Cuando el tiempo se acaba, sea cual sea la razón, el silencio empieza a caer sobre nosotros más denso, más pesado, más oscuro. Lidia mira de reojo la ventana entreabierta, esperando lo peor: que la puerta que da a la calle se abra. Entonces sabrá que es Teo, y que tardará menos de un minuto en subir al primer piso del edificio Nochebuena, el más famoso de la unidad por estas fechas, únicas en las que toma algo de sentido su nombre. Teo llegará a la puerta, quizá borracho, pues si llega a esta hora, es porque se ha quedado tomando, hará un escándalo con las llaves pero se le caerán y pateará la puerta gritando, Lidia, ábreme, chingado. Mejor no pensar en eso, pero la bebé está tan callada, murmurando sus pensamientos en una lengua que sólo ella conoce porque ella la inventó, mirando las estrellas que cuelgan del móvil de su cuna, maravillada, nunca había visto una cosa así, eso es lo bueno de recién nacer, que todo en el mundo, por ser nuevo, es también lindo.

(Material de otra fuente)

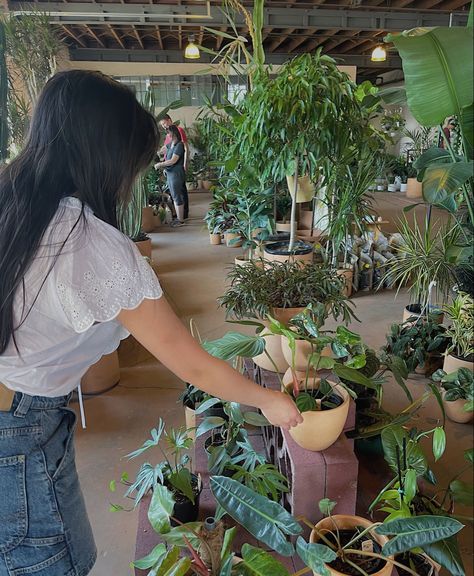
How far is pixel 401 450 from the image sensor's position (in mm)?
1312

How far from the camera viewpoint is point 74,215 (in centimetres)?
92

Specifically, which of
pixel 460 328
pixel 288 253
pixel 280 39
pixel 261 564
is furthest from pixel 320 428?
pixel 280 39

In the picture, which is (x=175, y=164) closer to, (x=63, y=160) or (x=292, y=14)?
(x=292, y=14)

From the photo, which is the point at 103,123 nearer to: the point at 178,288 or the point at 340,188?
the point at 340,188

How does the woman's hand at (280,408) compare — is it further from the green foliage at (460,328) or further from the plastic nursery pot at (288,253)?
the plastic nursery pot at (288,253)

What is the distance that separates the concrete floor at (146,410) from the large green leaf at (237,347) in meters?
0.57

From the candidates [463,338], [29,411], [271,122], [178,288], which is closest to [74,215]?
[29,411]

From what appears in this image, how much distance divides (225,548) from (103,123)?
98cm

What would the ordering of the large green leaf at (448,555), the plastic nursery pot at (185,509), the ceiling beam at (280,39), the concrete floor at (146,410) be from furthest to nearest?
the ceiling beam at (280,39), the concrete floor at (146,410), the plastic nursery pot at (185,509), the large green leaf at (448,555)

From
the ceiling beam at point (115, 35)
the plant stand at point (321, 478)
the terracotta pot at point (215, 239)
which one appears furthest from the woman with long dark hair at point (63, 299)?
the ceiling beam at point (115, 35)

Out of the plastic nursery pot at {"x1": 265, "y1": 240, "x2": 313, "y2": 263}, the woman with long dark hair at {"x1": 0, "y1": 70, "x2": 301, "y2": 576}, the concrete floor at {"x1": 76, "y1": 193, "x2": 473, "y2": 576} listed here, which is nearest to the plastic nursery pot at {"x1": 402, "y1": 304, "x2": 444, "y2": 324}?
the concrete floor at {"x1": 76, "y1": 193, "x2": 473, "y2": 576}

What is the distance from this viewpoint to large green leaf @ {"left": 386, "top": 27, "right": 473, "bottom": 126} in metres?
0.91

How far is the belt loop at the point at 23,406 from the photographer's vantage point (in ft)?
3.34

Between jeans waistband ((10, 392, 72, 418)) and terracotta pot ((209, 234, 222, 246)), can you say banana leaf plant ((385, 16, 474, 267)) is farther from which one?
terracotta pot ((209, 234, 222, 246))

El sartén está caliente, la carne, salada, las papas, peladas, las cervezas en el congelador, Lidia revisa que ya estén bien frías, los tarros, carajo, se le olvidaron los tarros, sólo hay uno dentro, y si trae a sus amigos, y si viene su compadre, no, no, se da la vuelta bruscamente, su brazo choca con la estufa, derriba el sartén y el aceite cae sobre su pierna, ella grita, pero entonces, al retroceder, el plato con la carne cae al suelo, quebrándose con un terrible escándalo en miles de pedazos que huyen, despavoridos, por el piso recién trapeado. Lidia intenta no moverse, no hacer más ruido, la bebé empieza a inquietarse, y para qué quiere, ya tiene suficiente, fácil se ha retrasado otra media hora, y si Teo llega, está perdida, no hay más qué hacer, mejor irse preparando para lo inevitable.

Sale de la cocina y va al cuarto de limpieza por una escoba y una jerga para levantar el desastre. Sin darse cuenta, unas lágrimas le empiezan a escurrir, será mejor pararlas, porque si Teo llega y, encima de todo, la descubre llorando, se lo tendrá bien merecido. Ya me decía mi madre, piensa, No soy una buena esposa. Se lo dijo apenas el mes anterior, cuando le preguntó a Teo dónde había estado y tuvo que salir huyendo, espantado por una lluvia de cuchillos que por poco caen sobre la niña, y al llegar a la puerta de su madre, dos cuadras calle arriba, al verla, le dijo, Ay m’ija, qué le hiciste a tu marido.

Diez minutos después el suelo de la cocina ya está otra vez brillante, y la carne en el aceite. Ha metido los demás tarros en el refrigerador y puso el congelador en el número 9, que se supone es más frío. La niña se ha dormido, pero Teo no llega aún. Lidia no cree en dios, pero a veces le gustaría creer: así podría rezar, Por favor, señor, que no venga borracho. Pero no cree, y nadie puede asegurarle que la tarde se convertirá en noche sin ningún contratiempo. Otra vez, sorprende a sus ojos llorando, cuando descubre su rostro en la puerta de espejo del microondas, rodeados por enormes moretones que, junto con el labio roto, le recuerdan lo mucho que debe esforzarse para ser una buena esposa.